CHAPTER 16 GATHERING CLUES

The girls could hear no movement behind them as they darted down the path. They dared to hope that they had eluded the old gardener.

Then as they came within sight of the river, Louise stumbled over a vine. Although she stifled an outcry the dull thud of her body against the ground seemed actually to reverberate through the forest. A black crow on the lower limb of an oak tree cawed in protest before he flew away.

Penny pulled Louise to her feet and they went on as fast as they could, but they knew the sound had betrayed them. Now they could hear the man in pursuit, his heavy shoes pounding on the hard, dry path.

“Run!” Penny commanded.

They reached the river bank and looked about for the boat which would take them across. As they had feared it was on the opposite shore.

Penny gestured frantically, but the boy did not understand the need for haste. He picked up his oars and rowed toward them at a very deliberate pace.

“Oh, he’ll never get here in time,” Louise murmured fearfully. “Shall we hide?”

“That’s all we can do.”

They realized then that they had waited too long. Before they could dodge into the deeper thicket the gardener reached the clearing.

“So it’s you again!” he cried wrathfully, glaring at Penny.

“Please, we didn’t mean any harm. We can explain—”

“This stick is explanation enough for me!” the man shouted, waving it above his head. “You were trying to find out about the lily pool!”

“We were only trying to get a pin which I dropped into the water,” Louise said, backing a step away.

“I don’t believe you!” the man snapped. “You can’t fool me! I know why you came here, and you’ll pay for your folly! You’ll never take the secret away with you!”

With a swift, animal-like spring which belied his age, the gardener hurled himself toward the girls. He seized Penny’s arm giving it a cruel twist.

“You’re coming along with me,” he announced harshly.

“Let me go!” Penny cried, trying to free herself.

“You’re going with me to the house. You’ve been altogether too prying. Now you’ll take your punishment, both of you.”

The gardener might have managed Penny alone, but he was no match for two athletic girls.

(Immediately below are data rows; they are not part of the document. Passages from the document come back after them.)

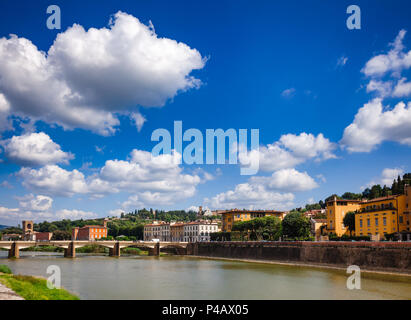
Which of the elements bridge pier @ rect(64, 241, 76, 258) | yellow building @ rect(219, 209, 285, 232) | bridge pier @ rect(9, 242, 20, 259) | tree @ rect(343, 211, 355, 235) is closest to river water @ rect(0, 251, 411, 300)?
tree @ rect(343, 211, 355, 235)

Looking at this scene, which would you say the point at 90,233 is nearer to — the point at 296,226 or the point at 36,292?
the point at 296,226

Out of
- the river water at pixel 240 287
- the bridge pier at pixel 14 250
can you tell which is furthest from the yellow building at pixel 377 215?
the bridge pier at pixel 14 250

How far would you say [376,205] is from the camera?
6356 centimetres

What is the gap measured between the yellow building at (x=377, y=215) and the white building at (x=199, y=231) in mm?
52522

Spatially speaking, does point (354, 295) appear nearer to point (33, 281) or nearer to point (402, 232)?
point (33, 281)

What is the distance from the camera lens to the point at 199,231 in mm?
118688

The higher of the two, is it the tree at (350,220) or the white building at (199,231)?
the tree at (350,220)

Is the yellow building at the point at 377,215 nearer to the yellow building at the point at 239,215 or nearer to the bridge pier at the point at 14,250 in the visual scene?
the yellow building at the point at 239,215

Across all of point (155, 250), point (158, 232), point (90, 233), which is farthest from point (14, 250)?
point (90, 233)

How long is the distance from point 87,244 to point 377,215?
58955 mm

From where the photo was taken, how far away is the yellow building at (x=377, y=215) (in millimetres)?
58188

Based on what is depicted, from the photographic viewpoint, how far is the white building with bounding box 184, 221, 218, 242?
118375 millimetres

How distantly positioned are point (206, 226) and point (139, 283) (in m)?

As he tried to seize Louise, Penny twisted free.

Quick as a flash, she grasped the man’s felt hat, jamming it down on his head over his eyes. While he was trying to pull it off, Louise also wriggled from his grasp.

The two girls ran to the water’s edge. Their boat had drawn close to shore. Without waiting for it to beach they waded out over their shoetops and climbed aboard.

“Don’t either of you ever come here again!” the gardener hurled after them. “If you do—”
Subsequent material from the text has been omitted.